Since I was a bit too busy last week to watch Supergirl, this week I watched two episodes almost back-to-back, and … wow, was that a contrast.
“Mxy in the Middle” was a big bubble of fun. We had giant cats, a heat-vision laser pointer, exposition delivered via song, just an all around good time. “Blind Spots” was … not that.
I usually have a hard time with Supergirl‘s political episodes, but always feel bad about criticizing them. ‘Cause I agree with their message, I just get annoyed with how they have characters baldly state what the message is, 90’s-kid’s-show-Very-Special-Episode style. What’s more, they often don’t think through the implications of the story they’re telling.
Like, my big issue with “Blind Spots” is that it treats superheroics and social activism as being basically the same thing … and the fact that those things are not the same causes some weirdness. When Kelly calls the others out for ignoring what’s happening in the Heights, note that she never says what she actually expects them to do. ‘Cause, really, how much can they do?
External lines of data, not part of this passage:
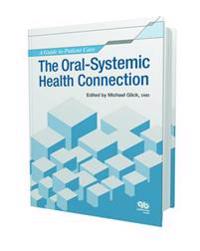 The Oral-Systemic Health Connection: A Guide to Patient Care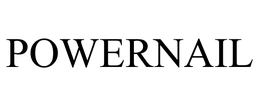 POWERNAIL trademark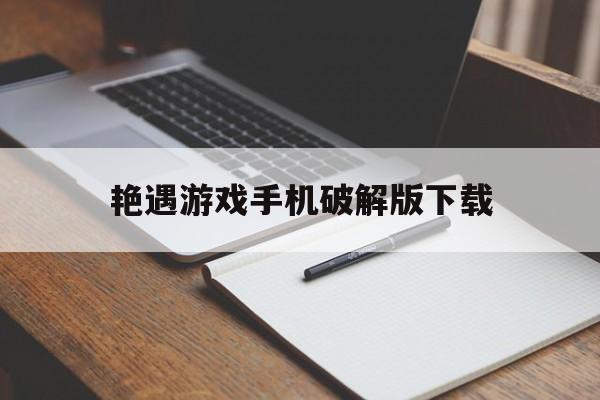 艳遇游戏手机破解版下载(艳游记手游破解版136)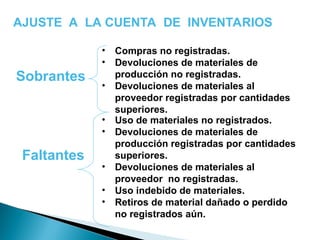 AJUSTE A LA CUENTA DE INVENTARIOS
Sobrantes
• Compras no registradas.
• Devoluciones de materiales de
producción no registradas.
• Devoluciones de materiales al
proveedor registradas por cantidades
superiores.
• Uso de materiales no registrados.
• Devoluciones de materiales de
producción registradas por cantidades
superiores.
• Devoluciones de materiales al
proveedor no registradas.
• Uso indebido de materiales.
• Retiros de material dañado o perdido
no registrados aún.
Faltantes
 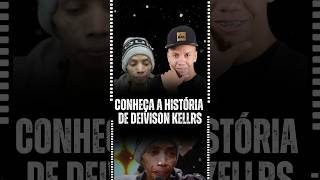 Conheça A História De Deivison Kellrs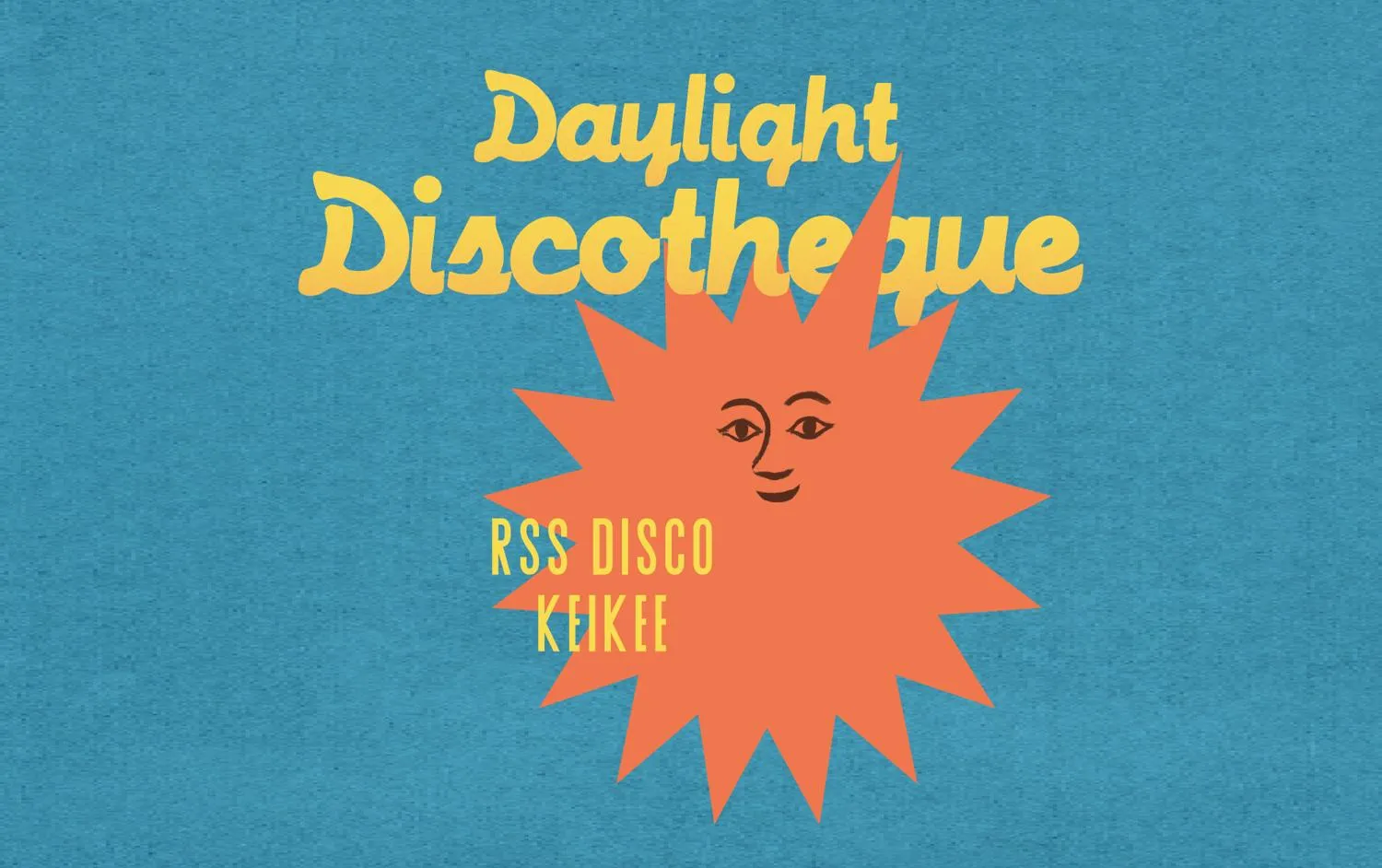 Daylight Discotheque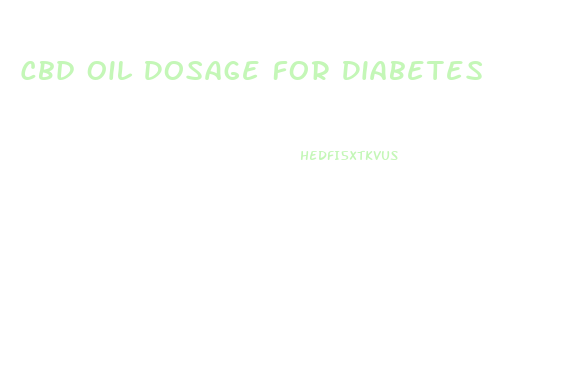 Cbd Oil Dosage For Diabetes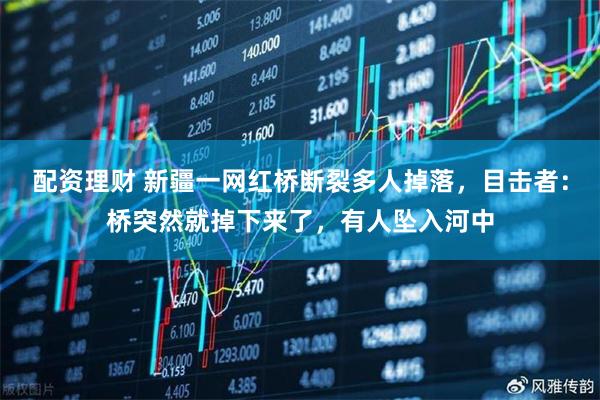 配资理财 新疆一网红桥断裂多人掉落，目击者：桥突然就掉下来了，有人坠入河中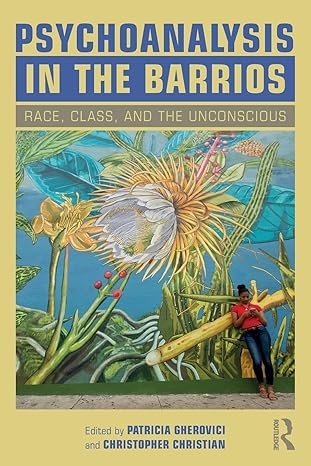 psychoanalysis in the barrios race class and the unconscious 1st edition patricia gherovici ,christopher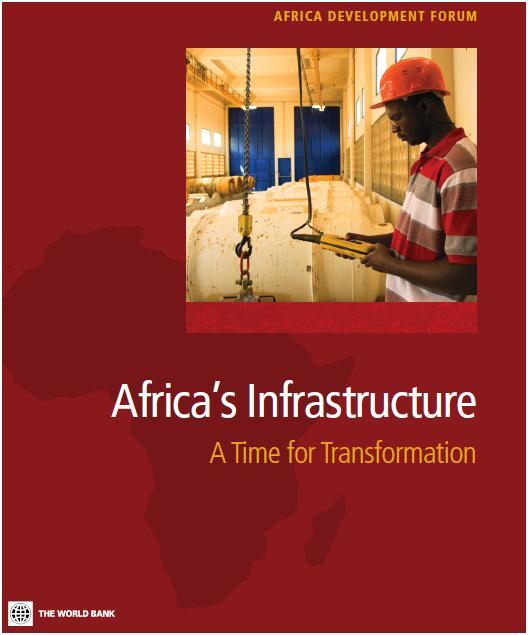 Africa Infrastructure Country Diagnostic Major knowledge program on Africa s infrastructure needs for energy, transport, water, and ICT Partners: AUC, NEPAD, RECs, AfDB, DFID, PPIAF, AFD, EC, KFW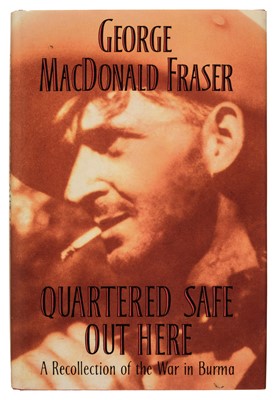 Lot 353 - Fraser (George MacDonald). Quartered Safe Out Here, 1st edition, 1992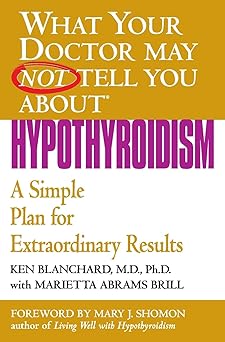 What Your Doctor May Not Tell You About(TM): Hypothyroidism by Ken Blanchard Ph.D.
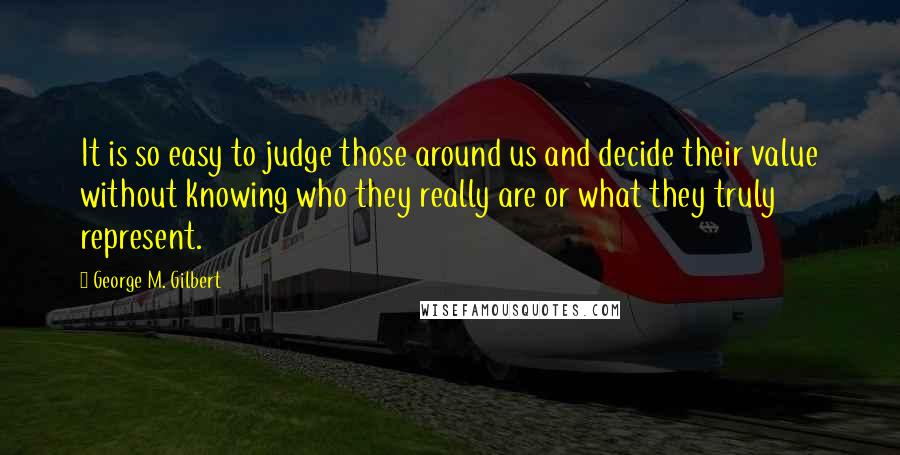 George M. Gilbert Quotes: It is so easy to judge those around us and decide their value without knowing who they really are or what they truly represent.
They weren’t focusing on Nyxly just because they thought stopping her was more important (universe in peril, and all that), but because fighting extradimensional evildoers is something they are uniquely qualified to do. Getting adequate staff and resources to a community hospital … that’s a bit outside their skillset.
(And I now realize why Lena’s been out of town the last few episodes: because she actually could do a lot to help here. If she were around for the Joey & Orlando Saga, we’d be asking why the solution to their problems isn’t “Lena writes a check.”)
Then there’s Kelly making her debut as Guardian. She’s decided to stand up for this community, to fight for those neglected and mistreated by the system. Which is great; good for her. But we’re never given any reason why putting on a fancy costume helps with that. There’s nothing she did in the climax she couldn’t have done as regular old Kelly Olsen. Heck, she’d have had an easier time getting Orlando to rally the others if she approached him as his friendly social worker instead of as some rando in a helmet.
It’s like, this episode wants to use superheroes as a metaphor for real social issues, but also wants the characters to face those real social issues head on, and it never really gets those two approaches to gel.
I realize maybe I’m being too critical here. It’s not like the imp battles the previous episode were a masterpiece of logic. But the more seriously a story takes itself, the harder it is for me to brush that stuff aside.
Oh! And I’ve also finally gotten around to watching the Season 2 premiere of Stargirl! It was an enjoyable episode, though a bit slow-paced. ‘Course, I binge watched Season 1 on DVD, so the pacing is likely to feel different this season if I’m only watching one or two episodes a week. We’ll see how it goes!
Question of the Week: Who’s your favorite “normal” character (that is, has never gotten superpowers or a fancy costume)?